I’ve had an incredible year like you can’t imagine and I wouldn’t want to take that away from anyone else. But I think it’s important that teachers maintain a realistic perspective on what it is we’re doing here, and so an article like this is a good thing.
April 13, 2005
Britney's bustin out all over
In the midst of financial freak-outs, because I am not a resident of Ontario and therefore may not qualify for govmt loans. Anyway, I think this may be big news, though only time will tell. I am currently finishing the novel I’ve been writing for a year and a half, and very pleased with the results. I’m thinking ahead to my next project, which will probably turn into my graduate thesis. I’m excited. I know the characters already. It’s going to be a little bit of 1980s Whitby suburbia, Cold War Mania, expatriate family life in the Middle East, the Revolution in Iran. It’s going to involve a ton of research and I think I am going to make something really incredible.
We said good bye to Julie tonight. Her bag weighs an absolute ton, and watching her pack was a scary glimpse into our immediate future. We must send another couple of boxed home tomorrow. How does the stuff gather? It’s our weekend again, and in view of our imminent poverty, we’ve elected to stay in town this weekend. The usual karaoke, lunch out, hang about routine. We might go to the garden at Himeji Castle, which we haven’t seen yet.

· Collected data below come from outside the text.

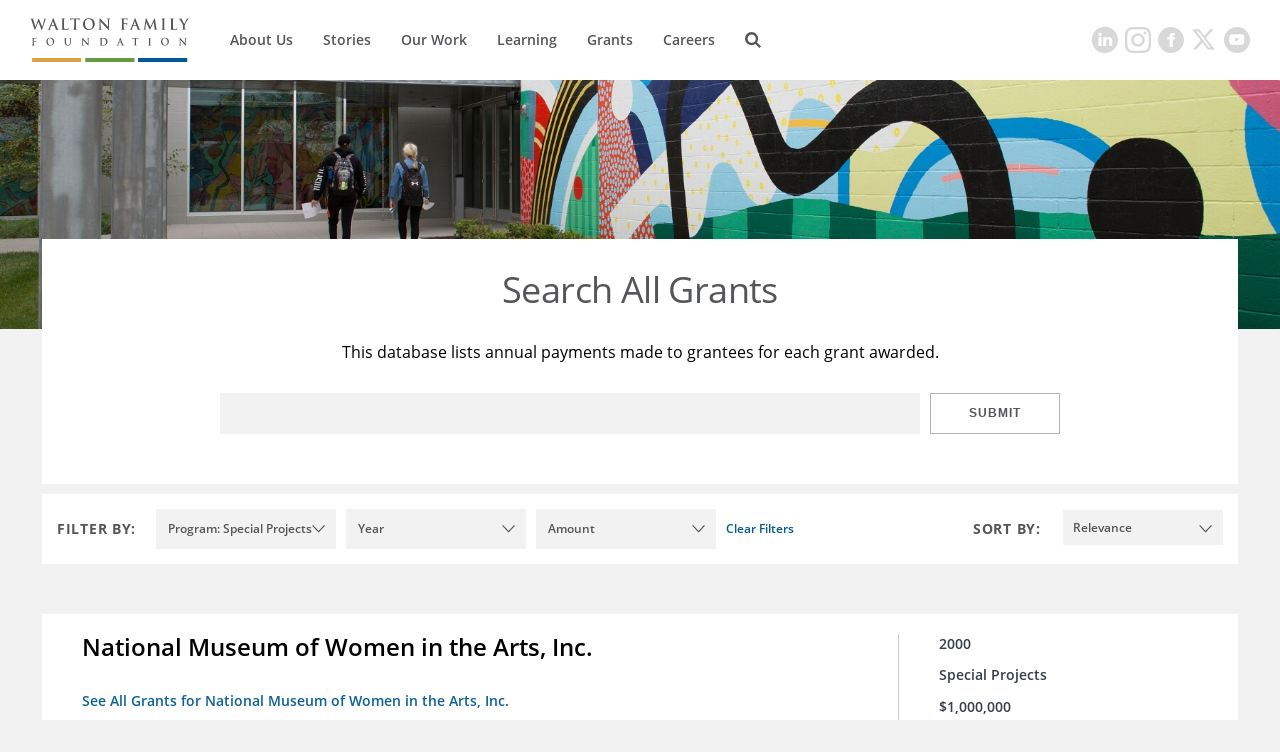

--- FILE ---
content_type: text/plain
request_url: https://www.google-analytics.com/j/collect?v=1&_v=j102&a=394809159&t=pageview&_s=1&dl=https%3A%2F%2Fwww.waltonfamilyfoundation.org%2Fgrants-database%3Fs%3D1%26f0%3D00000169-91e6-d2a9-a7eb-bffe82270000%26f1%3D00000169-a648-d132-adeb-b77a97af0000%26f2%3D00000169-91e5-d2a9-a7eb-bffd5eae0000&ul=en-us%40posix&dt=Grants%20Database&sr=1280x720&vp=1280x720&_u=IEBAAEABAAAAACAAI~&jid=342941215&gjid=2067891184&cid=812448750.1770033472&tid=UA-20800802-1&_gid=73121811.1770033472&_r=1&_slc=1&z=177554755
body_size: -454
content:
2,cG-0LX7FYRTL2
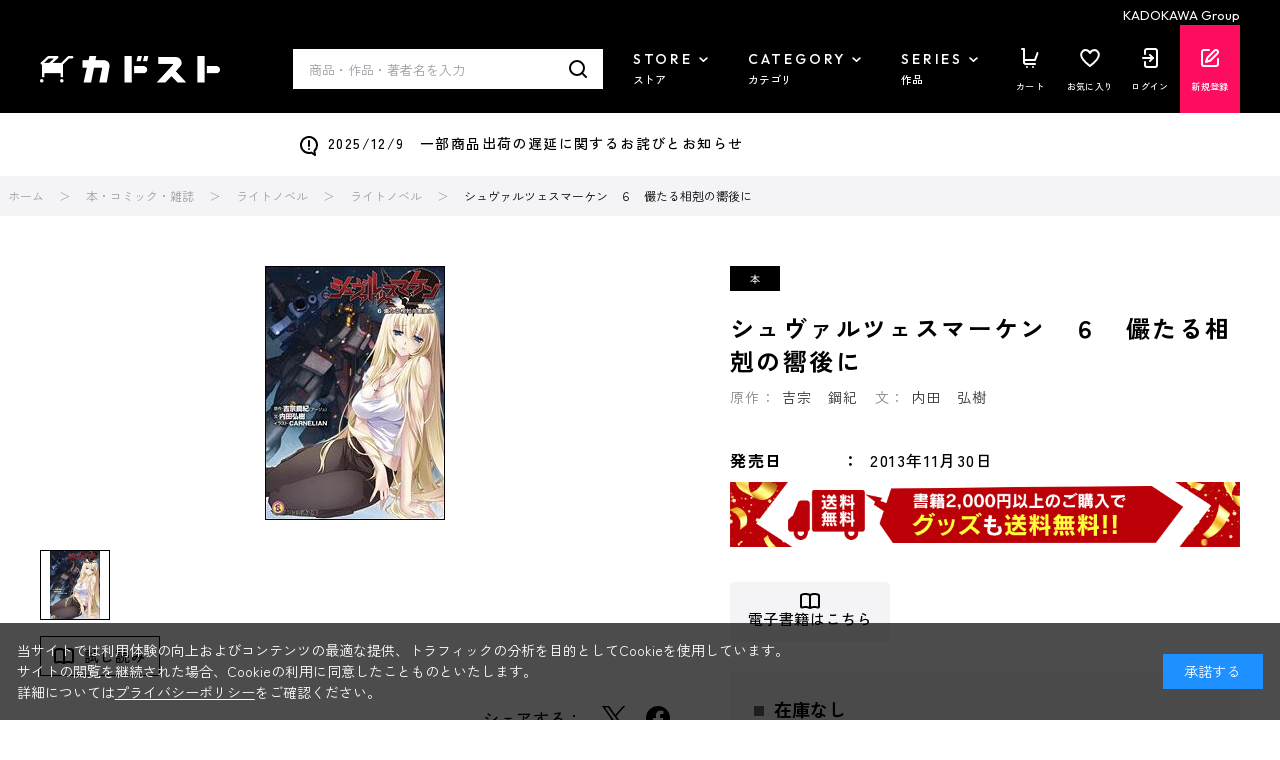

--- FILE ---
content_type: text/css
request_url: https://store.kadokawa.co.jp/css/footer_snsbtn.css
body_size: 436
content:
/****************************************

          $breakpoint

@include maxs($breakpoint-sp) {}

*****************************************/
.block-footer {
  padding-top: 50px;
}

.sns_wrap {
  width: 100%;
  height: auto;
  background-color: #f4f4f7;
  padding-top: 25px;
  padding-bottom: 30px;
}

@media screen and (max-width: 768px) {
  .sns_wrap {
    padding-top: 4.62963vw;
    padding-bottom: 5vw;
  }
}
.sns_wrap.mt100 {
  margin-top: 100px;
}

@media screen and (max-width: 768px) {
  .sns_wrap.mt100 {
    margin-top: 16.66667vw;
  }
}
.sns_wrap p {
  text-align: center;
  font-size: 20px;
  font-weight: 500;
  color: #000000;
}

@media screen and (max-width: 768px) {
  .sns_wrap p {
    font-size: 4.07407vw;
  }
}
.sns_wrap .sns_btn {
  display: flex;
  justify-content: center;
  align-items: center;
  margin-top: 10px;
}

@media screen and (max-width: 768px) {
  .sns_wrap .sns_btn {
    margin-top: 3.7037vw;
  }
}
.sns_wrap .sns_btn a {
  margin: 0 12px;
}

@media screen and (min-width: 768px) {
  .sns_wrap .sns_btn a:hover {
    opacity: 0.8;
  }
}
@media screen and (max-width: 768px) {
  .sns_wrap .sns_btn a {
    margin: 0 2.31481vw;
  }
  .sns_wrap .sns_btn a img {
    width: 14.81481vw;
  }
}
.pane-footer {
  padding-top: 0;
}

.pane-footer .container {
  width: auto;
}

.pane-footer .container .block-footer {
  width: 1200px;
  margin: 0 auto;
}

@media screen and (max-width: 768px) {
  .pane-footer .container .block-footer {
    width: auto;
  }
}

.socialmedia_linkbtn {
  width: 260px;
  margin: 20px auto 0;
  text-align: center;
  font-size: 16px;
  color: #fff;
  background-color: #000;
  padding: 14px 20px;
  border-radius: 40px;
}
@media screen and (min-width: 768px) {
  .socialmedia_linkbtn:hover {
    opacity: 0.8;
  }
  .socialmedia_linkbtn:hover a {
    text-decoration: none;
  }
}/*# sourceMappingURL=footer_snsbtn.css.map */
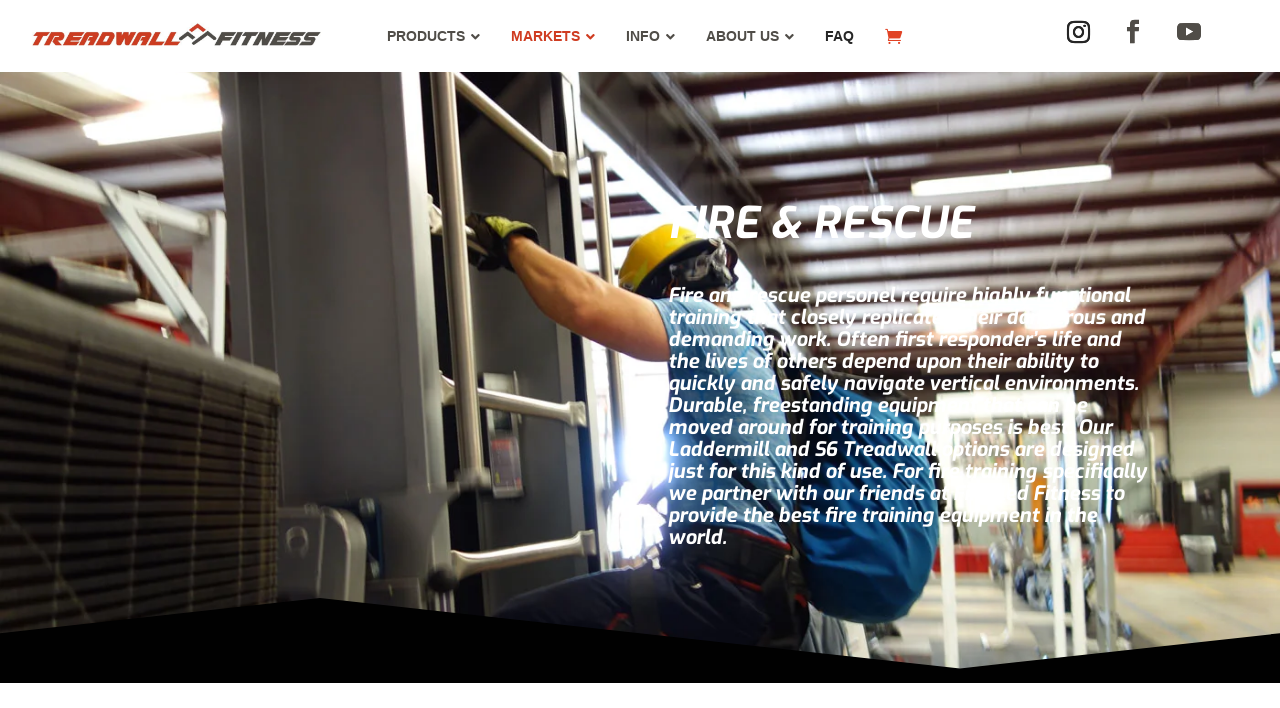

--- FILE ---
content_type: text/css
request_url: https://treadwallfitness.com/wp-content/et-cache/29411/et-divi-dynamic-tb-40382-tb-40513-29411-late.css?ver=1767514826
body_size: -90
content:
@font-face{font-family:ETmodules;font-display:block;src:url(//treadwallfitness.com/wp-content/themes/Divi/core/admin/fonts/modules/social/modules.eot);src:url(//treadwallfitness.com/wp-content/themes/Divi/core/admin/fonts/modules/social/modules.eot?#iefix) format("embedded-opentype"),url(//treadwallfitness.com/wp-content/themes/Divi/core/admin/fonts/modules/social/modules.woff) format("woff"),url(//treadwallfitness.com/wp-content/themes/Divi/core/admin/fonts/modules/social/modules.ttf) format("truetype"),url(//treadwallfitness.com/wp-content/themes/Divi/core/admin/fonts/modules/social/modules.svg#ETmodules) format("svg");font-weight:400;font-style:normal}

--- FILE ---
content_type: text/css
request_url: https://treadwallfitness.com/wp-content/themes/Divi-Child/style.css?ver=4.27.5
body_size: -140
content:
/*
 Theme Name:   Divi Child
 Theme URI:    http://example.com/twenty-fifteen-child/
 Description:  Divi Child Theme
 Template:     Divi
 Version:      1.0.0
 License:      GNU General Public License v2 or later
 License URI:  http://www.gnu.org/licenses/gpl-2.0.html
 Text Domain:  Divi-Child
*/


--- FILE ---
content_type: text/css
request_url: https://treadwallfitness.com/wp-content/et-cache/29411/et-divi-dynamic-tb-40382-tb-40513-29411-late.css
body_size: -90
content:
@font-face{font-family:ETmodules;font-display:block;src:url(//treadwallfitness.com/wp-content/themes/Divi/core/admin/fonts/modules/social/modules.eot);src:url(//treadwallfitness.com/wp-content/themes/Divi/core/admin/fonts/modules/social/modules.eot?#iefix) format("embedded-opentype"),url(//treadwallfitness.com/wp-content/themes/Divi/core/admin/fonts/modules/social/modules.woff) format("woff"),url(//treadwallfitness.com/wp-content/themes/Divi/core/admin/fonts/modules/social/modules.ttf) format("truetype"),url(//treadwallfitness.com/wp-content/themes/Divi/core/admin/fonts/modules/social/modules.svg#ETmodules) format("svg");font-weight:400;font-style:normal}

And on with the big news, though I sure you know by now. Britney is pregnant! Has Kevin Federline not heard of birth control? That man has been impregnating women at a crazy rate of late. In less idiotic news, Alice Munro is one of Time’s Most influential people. There is a Northrop Frye Lit Festival in Moncton this month. The man who is regrettingly behind the famous necropheliac duck, on being Donald, which is the name of Charles Kennedy’s baby son. Ee-na!- a summer music festival guide. A very short excerpt from my beloved Douglas Coupland’s new book on Terry Fox. And a sensible perspective on the Japanese textbook debate.
April 12, 2005
They say our love won't pay the rent
Realizing just how poor we’re going to be, as I enter Graduate School and my husband waits for his landed immigrant status. What a way to start our marriage. It’s going to be an incredibly crazy couple of years. And beyond that too, I’m sure.
Andrea Dworkin has died. “In a world where teenage girls believe that breast implants will make them happy and where rape convictions are down to a record low of 5.6% of reported rapes; in a public culture which has been relentlessly pornographised, in an academic environment which has allowed postmodernism to remove all politics from feminism, we will miss Andrea Dworkin”- from The Guardian. Her ideas are not easy to stomach, but they get important dialogues started, no matter where they lead. In other feminist news, an attack on Title IX.